In the end, she feels like the session went well and she feels good knowing that she has finally shared everything. She feels accomplished knowing that she has been able to communicate and express everything that is going on in her mind even if it wasn’t through speaking. During the session, she knew what was going on, but now doesn’t remember completely what happened. She remembers the comforting things said that, surprisingly, she believed. Having someone express that they truly care, gives her some hope to keep fighting. After she left her session, she starts thinking and overthinking about everything that happened during their meeting, trying to remember everything detail.
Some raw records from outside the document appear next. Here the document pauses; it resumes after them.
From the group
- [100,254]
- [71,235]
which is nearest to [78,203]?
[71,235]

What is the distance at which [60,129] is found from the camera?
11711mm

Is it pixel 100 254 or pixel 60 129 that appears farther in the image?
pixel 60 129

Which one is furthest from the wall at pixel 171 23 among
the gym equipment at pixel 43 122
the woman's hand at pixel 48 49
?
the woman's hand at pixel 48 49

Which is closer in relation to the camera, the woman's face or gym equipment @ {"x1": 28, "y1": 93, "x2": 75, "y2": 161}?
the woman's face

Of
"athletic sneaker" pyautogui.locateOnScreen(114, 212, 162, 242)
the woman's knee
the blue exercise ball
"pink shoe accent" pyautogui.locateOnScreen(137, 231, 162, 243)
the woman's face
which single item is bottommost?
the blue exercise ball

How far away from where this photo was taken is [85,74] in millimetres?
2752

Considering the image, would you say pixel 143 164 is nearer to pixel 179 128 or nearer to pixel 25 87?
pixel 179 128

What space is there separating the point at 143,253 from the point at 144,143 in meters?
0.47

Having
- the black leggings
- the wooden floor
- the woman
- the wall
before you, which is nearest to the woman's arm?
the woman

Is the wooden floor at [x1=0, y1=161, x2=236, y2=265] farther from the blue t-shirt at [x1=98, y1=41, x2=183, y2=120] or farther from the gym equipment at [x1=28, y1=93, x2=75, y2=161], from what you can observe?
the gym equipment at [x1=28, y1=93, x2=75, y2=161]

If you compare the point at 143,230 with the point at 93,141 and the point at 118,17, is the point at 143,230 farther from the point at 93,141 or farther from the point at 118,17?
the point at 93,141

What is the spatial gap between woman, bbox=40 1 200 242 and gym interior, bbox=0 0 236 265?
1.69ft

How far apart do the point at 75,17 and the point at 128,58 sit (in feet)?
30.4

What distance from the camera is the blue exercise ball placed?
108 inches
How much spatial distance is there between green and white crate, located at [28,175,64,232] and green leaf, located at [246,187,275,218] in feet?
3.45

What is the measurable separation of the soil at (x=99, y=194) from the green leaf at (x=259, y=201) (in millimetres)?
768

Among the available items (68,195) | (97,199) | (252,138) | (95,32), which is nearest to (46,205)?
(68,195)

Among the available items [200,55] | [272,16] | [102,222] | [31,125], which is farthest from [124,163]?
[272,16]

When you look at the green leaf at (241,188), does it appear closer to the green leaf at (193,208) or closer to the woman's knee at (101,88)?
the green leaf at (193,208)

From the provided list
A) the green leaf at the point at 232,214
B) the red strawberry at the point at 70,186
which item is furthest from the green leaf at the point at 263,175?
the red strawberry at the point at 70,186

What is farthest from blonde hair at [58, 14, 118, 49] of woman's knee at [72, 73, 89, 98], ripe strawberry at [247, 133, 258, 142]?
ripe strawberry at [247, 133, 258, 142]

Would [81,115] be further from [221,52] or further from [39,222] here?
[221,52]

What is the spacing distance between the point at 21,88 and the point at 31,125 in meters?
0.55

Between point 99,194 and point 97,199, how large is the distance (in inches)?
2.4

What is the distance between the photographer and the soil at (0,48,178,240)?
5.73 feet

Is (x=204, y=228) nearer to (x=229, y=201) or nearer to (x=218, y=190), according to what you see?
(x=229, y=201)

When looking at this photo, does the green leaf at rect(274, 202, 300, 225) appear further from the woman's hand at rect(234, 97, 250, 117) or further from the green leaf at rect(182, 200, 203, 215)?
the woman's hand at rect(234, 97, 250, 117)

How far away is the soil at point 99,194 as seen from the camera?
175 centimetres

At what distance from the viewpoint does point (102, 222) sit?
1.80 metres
One thought on “Sharing My Dark Thoughts

  1. Thank you for sharing this with the world. It’s amazingly brave that you’ve done so, and you did it very well. Your writing is clear and expressive and I feel like I truly understand what you were going through. I haven’t been through the same circumstances as you, but I recognize many of the lies your anxiety tells you because I’ve heard them, too. I’m praying for you to continue on your journey of recovery. There is hope. It gets better. May God bless you with His peace.